Task data: Begin
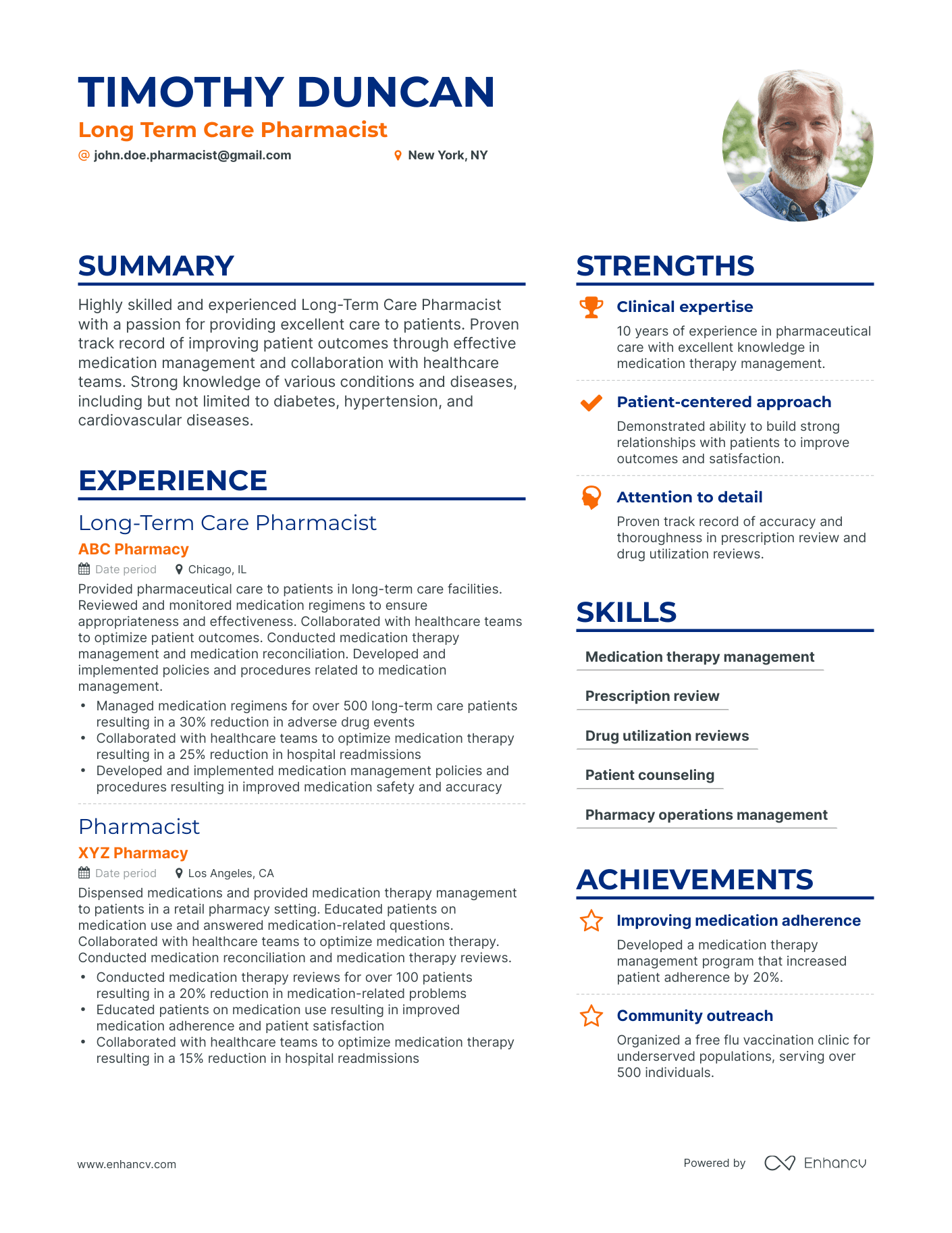 TIMOTHY DUNCAN
Long Term Care Pharmacist
@ john.doe.pharmacist@gmail.com
New York, NY

SUMMARY
Highly skilled and experienced Long-Term Care Pharmacist with a passion for providing excellent care to patients. Proven track record of improving patient outcomes through effective medication management and collaboration with healthcare teams. Strong knowledge of various conditions and diseases, including but not limited to diabetes, hypertension, and cardiovascular diseases.

EXPERIENCE
Long-Term Care Pharmacist
ABC Pharmacy
Date period
Chicago, IL
Provided pharmaceutical care to patients in long-term care facilities. Reviewed and monitored medication regimens to ensure appropriateness and effectiveness. Collaborated with healthcare teams to optimize patient outcomes. Conducted medication therapy management and medication reconciliation. Developed and implemented policies and procedures related to medication management.
• Managed medication regimens for over 500 long-term care patients resulting in a 30% reduction in adverse drug events
• Collaborated with healthcare teams to optimize medication therapy resulting in a 25% reduction in hospital readmissions
• Developed and implemented medication management policies and procedures resulting in improved medication safety and accuracy

Pharmacist
XYZ Pharmacy
Date period
Los Angeles, CA
Dispensed medications and provided medication therapy management to patients in a retail pharmacy setting. Educated patients on medication use and answered medication-related questions. Collaborated with healthcare teams to optimize medication therapy. Conducted medication reconciliation and medication therapy reviews.
• Conducted medication therapy reviews for over 100 patients resulting in a 20% reduction in medication-related problems
• Educated patients on medication use resulting in improved medication adherence and patient satisfaction
• Collaborated with healthcare teams to optimize medication therapy resulting in a 15% reduction in hospital readmissions

STRENGTHS
Clinical expertise
10 years of experience in pharmaceutical care with excellent knowledge in medication therapy management.
Patient-centered approach
Demonstrated ability to build strong relationships with patients to improve outcomes and satisfaction.
Attention to detail
Proven track record of accuracy and thoroughness in prescription review and drug utilization reviews.

SKILLS
Medication therapy management
Prescription review
Drug utilization reviews
Patient counseling
Pharmacy operations management

ACHIEVEMENTS
Improving medication adherence
Developed a medication therapy management program that increased patient adherence by 20%.
Community outreach
Organized a free flu vaccination clinic for underserved populations, serving over 500 individuals.

www.enhancv.com
Powered by Enhancv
Task data: End
**Problem details:**
Set down every entry word for word, but omit the pictures.

**Result of the task:**
 TIMOTHY DUNCAN
Long Term Care Pharmacist
@ john.doe.pharmacist@gmail.com
New York, NY

SUMMARY
Highly skilled and experienced Long-Term Care Pharmacist with a passion for providing excellent care to patients. Proven track record of improving patient outcomes through effective medication management and collaboration with healthcare teams. Strong knowledge of various conditions and diseases, including but not limited to diabetes, hypertension, and cardiovascular diseases.

EXPERIENCE
Long-Term Care Pharmacist
ABC Pharmacy
Date period
Chicago, IL
Provided pharmaceutical care to patients in long-term care facilities. Reviewed and monitored medication regimens to ensure appropriateness and effectiveness. Collaborated with healthcare teams to optimize patient outcomes. Conducted medication therapy management and medication reconciliation. Developed and implemented policies and procedures related to medication management.
• Managed medication regimens for over 500 long-term care patients resulting in a 30% reduction in adverse drug events
• Collaborated with healthcare teams to optimize medication therapy resulting in a 25% reduction in hospital readmissions
• Developed and implemented medication management policies and procedures resulting in improved medication safety and accuracy

Pharmacist
XYZ Pharmacy
Date period
Los Angeles, CA
Dispensed medications and provided medication therapy management to patients in a retail pharmacy setting. Educated patients on medication use and answered medication-related questions. Collaborated with healthcare teams to optimize medication therapy. Conducted medication reconciliation and medication therapy reviews.
• Conducted medication therapy reviews for over 100 patients resulting in a 20% reduction in medication-related problems
• Educated patients on medication use resulting in improved medication adherence and patient satisfaction
• Collaborated with healthcare teams to optimize medication therapy resulting in a 15% reduction in hospital readmissions

STRENGTHS
Clinical expertise
10 years of experience in pharmaceutical care with excellent knowledge in medication therapy management.
Patient-centered approach
Demonstrated ability to build strong relationships with patients to improve outcomes and satisfaction.
Attention to detail
Proven track record of accuracy and thoroughness in prescription review and drug utilization reviews.

SKILLS
Medication therapy management
Prescription review
Drug utilization reviews
Patient counseling
Pharmacy operations management

ACHIEVEMENTS
Improving medication adherence
Developed a medication therapy management program that increased patient adherence by 20%.
Community outreach
Organized a free flu vaccination clinic for underserved populations, serving over 500 individuals.

www.enhancv.com
Powered by Enhancv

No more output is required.